Такое поведение органов милиции дает мне основание ожидать любых самых незаконных действий, умышленных провокаций. У меня нет никаких гарантий в том, что под любым вымышленным предлогом я не буду арестована.

Я прошу вас расследовать действия вышеназванных лиц, объяснить мне случившееся и оградить меня от произвола и насилия.

27 мая 1972 г. Подпись

Бедный Димка, как он испугался тогда. Мне пришлось взять его с собой, чтобы хоть кто-нибудь знал о том, куда меня увезли. Ведь накануне точно также увезли из дома Сашу Фельдмана, а брату сказали, что не знают, где он, и вообще отказались даже разговаривать с ним. Только через шесть суток Саша «нашелся» – его держали в КПЗ (где даже по закону не имеют права держать больше трех суток, не предъявив обвинения; а какой уж тут закон, ведь в эти дни в Киев должен был приехать Никсон).

В эти дни многих «сомнительных» личностей вроде меня вызывали в милицию и требовали подобных расписок, а некоторых так же, как Сашу, просто арестовали.

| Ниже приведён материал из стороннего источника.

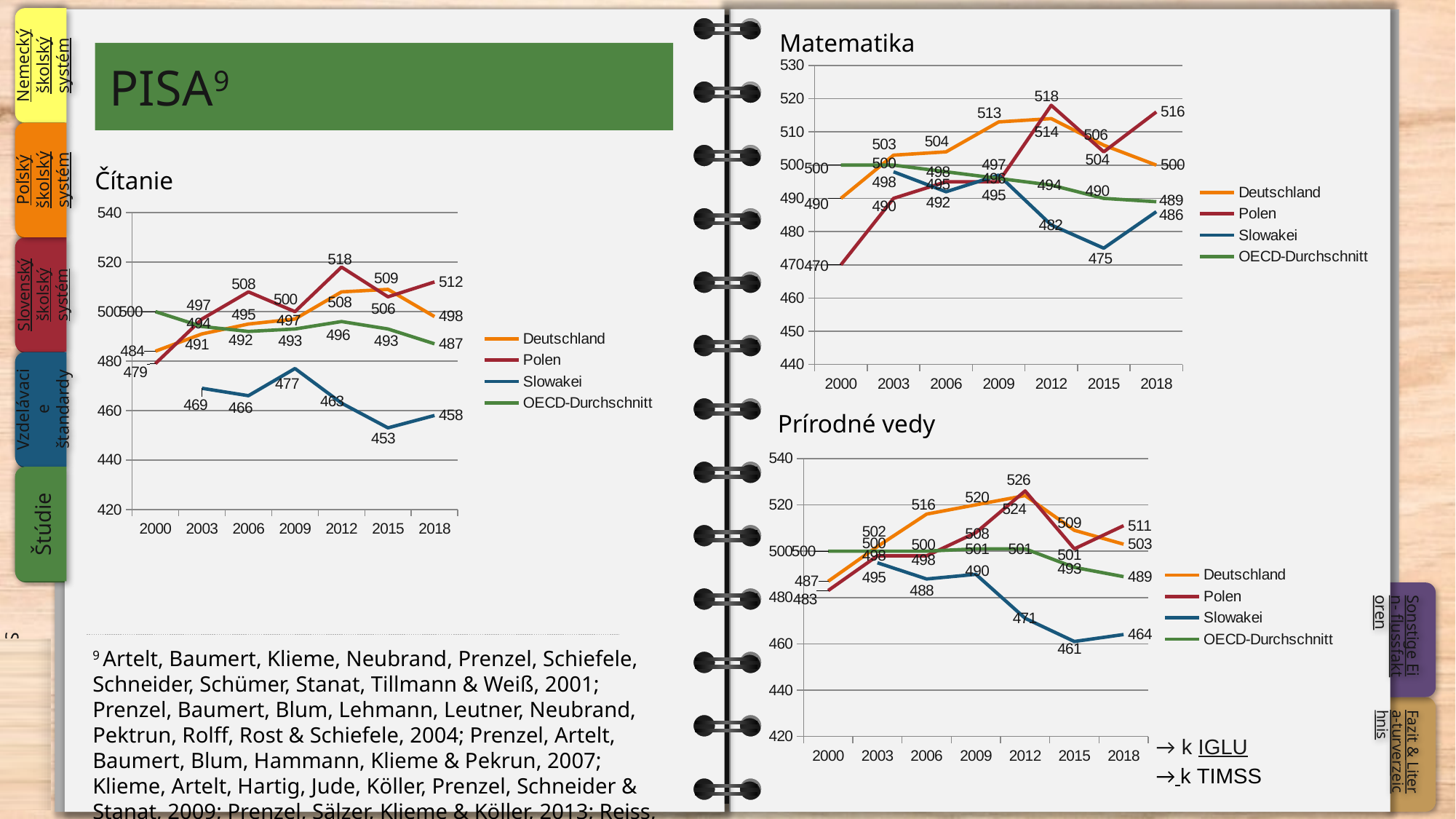
In the Matematika chart, which is larger in 2018, Polen or Deutschland? Polen What kind of chart is the Matematika chart? Line chart How many series does the legend of the Prírodné vedy chart list? 4 In the Matematika chart, what is the value for Deutschland in 2012? 514 In the Matematika chart, what is the difference between Polen in 2000 and Polen in 2018? 46 In the Čítanie chart, what is the difference between Deutschland and Polen in 2018? 14 In the Čítanie chart, what is the value for Polen in 2012? 518 In the Prírodné vedy chart, what is the value for Slowakei in 2015? 461 In the Čítanie chart, which year has the lowest value for Slowakei? 2015 In the Matematika chart, which year has the highest value for Polen? 2012 In the Čítanie chart, what is the value for Slowakei in 2015? 453 In the Prírodné vedy chart, what is the value for Polen in 2012? 526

Генеральному прокурору СССР

т. Руденко

Копия: Прокурору Украинской ССР

Житниковой Т. И.

ЗАЯВЛЕНИЕ

25 мая 1972 г. следователь КГБ т. Федосенко, ведущий следствие по делу моего мужа Плюща Л. И. (арестованного в г. Киеве 15 января 1972 г.), сообщил мне, что муж направлен на психиатрическую экспертизу. Мотивами для этого, по словам следователя, является то, что муж «много болел», и «некоторые основания» самого следователя. У меня отказались принять очередную передачу и сообщить, куда направлен муж.

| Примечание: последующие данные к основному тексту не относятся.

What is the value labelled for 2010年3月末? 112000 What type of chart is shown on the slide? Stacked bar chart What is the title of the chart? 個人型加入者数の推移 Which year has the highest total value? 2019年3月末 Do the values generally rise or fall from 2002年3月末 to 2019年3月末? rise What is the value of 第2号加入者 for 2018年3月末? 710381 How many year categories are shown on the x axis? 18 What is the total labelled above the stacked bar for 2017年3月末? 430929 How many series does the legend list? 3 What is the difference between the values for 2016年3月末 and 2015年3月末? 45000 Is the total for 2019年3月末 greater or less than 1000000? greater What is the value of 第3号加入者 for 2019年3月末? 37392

Я знаю мужа на протяжении 14 лет (поженились мы, когда ему было 19 лет) и поэтому имею все данные для того, чтобы говорить о его психическом здоровье, а 60-лел он только в детстве: перенес в возрасте 9-14 лет костный туберкулез ноги.

Основаниями опасаться за тенденциозный подход в решении судьбы моего мужа являются и факты, имевшие место задолго до отсылки его на экспертизу. Уже в феврале месяце сотрудник КГБ т. Сур (также занимающийся делом Плюща Л. И.) заявил в беседе одному из знакомых мужа – Диденко Ф. А., – что в КГБ есть письмо матери Плюща, в котором она пишет о «странностях» сына. На самом же деле такого письма она не писала и подобных заявлений органам КГБ не делала. Надо полагать, что следователь хотел услышать о «странностях» Плюща и поэтому решил «помочь» собеседнику.

В то же время, т. е. в самом начале следствия, одному из свидетелей по делу Плюща (фамилия его мне известна, но я не хочу назвать ее, чтобы не навлечь на него неприятностей) было заявлено, что «Плющ – такой же сумасшедший, как и генерал Григоренко».

Все эти факты заставляют меня обратиться к Вам с просьбой не допустить беззакония в ходе следствия по делу Плюща Леонида Ивановича (в частности, в вопросе о психиатрической экспертизе) и не допустить произвола в решении его дела.